Rows of spatial question data:
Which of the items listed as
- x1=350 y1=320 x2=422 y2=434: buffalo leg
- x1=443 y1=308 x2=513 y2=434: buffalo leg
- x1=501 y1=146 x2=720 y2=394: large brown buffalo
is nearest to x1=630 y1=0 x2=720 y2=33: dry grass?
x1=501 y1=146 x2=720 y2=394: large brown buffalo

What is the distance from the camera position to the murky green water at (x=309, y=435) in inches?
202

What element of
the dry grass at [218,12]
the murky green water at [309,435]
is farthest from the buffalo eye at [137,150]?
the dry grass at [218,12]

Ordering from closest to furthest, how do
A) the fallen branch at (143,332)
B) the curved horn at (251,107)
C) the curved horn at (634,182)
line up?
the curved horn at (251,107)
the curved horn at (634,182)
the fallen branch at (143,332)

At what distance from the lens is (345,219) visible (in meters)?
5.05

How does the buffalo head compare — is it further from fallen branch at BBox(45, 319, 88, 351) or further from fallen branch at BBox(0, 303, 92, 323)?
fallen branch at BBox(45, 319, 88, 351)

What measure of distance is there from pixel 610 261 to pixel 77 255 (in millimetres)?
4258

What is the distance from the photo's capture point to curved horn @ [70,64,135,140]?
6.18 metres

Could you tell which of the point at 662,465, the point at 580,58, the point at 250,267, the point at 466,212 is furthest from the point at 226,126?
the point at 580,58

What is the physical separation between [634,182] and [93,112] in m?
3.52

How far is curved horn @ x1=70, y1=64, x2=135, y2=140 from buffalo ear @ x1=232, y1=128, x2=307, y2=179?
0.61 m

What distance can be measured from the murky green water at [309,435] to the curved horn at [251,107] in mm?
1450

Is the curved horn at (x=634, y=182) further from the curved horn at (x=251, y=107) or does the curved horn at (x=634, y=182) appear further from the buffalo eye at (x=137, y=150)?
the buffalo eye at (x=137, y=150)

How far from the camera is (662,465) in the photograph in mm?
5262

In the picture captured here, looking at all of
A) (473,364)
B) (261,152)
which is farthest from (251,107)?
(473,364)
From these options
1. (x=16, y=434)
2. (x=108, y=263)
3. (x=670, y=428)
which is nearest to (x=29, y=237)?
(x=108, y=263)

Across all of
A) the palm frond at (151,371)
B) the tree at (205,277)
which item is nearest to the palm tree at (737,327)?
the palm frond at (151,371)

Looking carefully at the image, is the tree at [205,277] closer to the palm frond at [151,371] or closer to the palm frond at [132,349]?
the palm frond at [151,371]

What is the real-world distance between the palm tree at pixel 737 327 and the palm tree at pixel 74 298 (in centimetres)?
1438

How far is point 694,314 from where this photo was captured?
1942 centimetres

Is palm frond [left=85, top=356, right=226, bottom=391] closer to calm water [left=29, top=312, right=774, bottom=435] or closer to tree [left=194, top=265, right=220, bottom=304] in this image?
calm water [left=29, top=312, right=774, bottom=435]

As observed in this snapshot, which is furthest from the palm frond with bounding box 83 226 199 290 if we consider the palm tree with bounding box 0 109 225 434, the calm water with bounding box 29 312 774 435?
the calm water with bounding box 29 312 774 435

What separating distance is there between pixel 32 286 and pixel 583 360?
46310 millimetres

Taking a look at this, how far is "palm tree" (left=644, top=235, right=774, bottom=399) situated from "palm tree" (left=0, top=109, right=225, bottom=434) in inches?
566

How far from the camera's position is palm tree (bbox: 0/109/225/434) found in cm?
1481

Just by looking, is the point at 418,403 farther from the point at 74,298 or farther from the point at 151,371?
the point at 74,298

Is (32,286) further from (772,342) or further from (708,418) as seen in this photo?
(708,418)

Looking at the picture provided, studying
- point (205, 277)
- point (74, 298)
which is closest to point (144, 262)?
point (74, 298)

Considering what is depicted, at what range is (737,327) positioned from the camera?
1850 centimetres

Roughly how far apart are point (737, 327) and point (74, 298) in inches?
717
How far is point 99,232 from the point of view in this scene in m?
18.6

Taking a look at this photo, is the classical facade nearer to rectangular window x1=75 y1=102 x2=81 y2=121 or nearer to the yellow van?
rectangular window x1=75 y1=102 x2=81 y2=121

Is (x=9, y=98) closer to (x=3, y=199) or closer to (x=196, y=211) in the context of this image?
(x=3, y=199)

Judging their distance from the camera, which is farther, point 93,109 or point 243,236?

▶ **WHAT TO PRODUCE**: Copy the lines from the line with "How far is point 99,232" through the end of the items, switching "yellow van" to "white truck" and leaving everything else unchanged.

▶ **EXPECTED ANSWER**:
How far is point 99,232 from the point of view in this scene in m?
18.6

Taking a look at this photo, is the classical facade nearer to rectangular window x1=75 y1=102 x2=81 y2=121 or nearer to the white truck?
rectangular window x1=75 y1=102 x2=81 y2=121

Is (x=9, y=98) closer to (x=3, y=199) or closer to (x=196, y=211) in the context of this image?
(x=3, y=199)

Judging their distance from the camera, which is farther, point 93,109 or point 243,236?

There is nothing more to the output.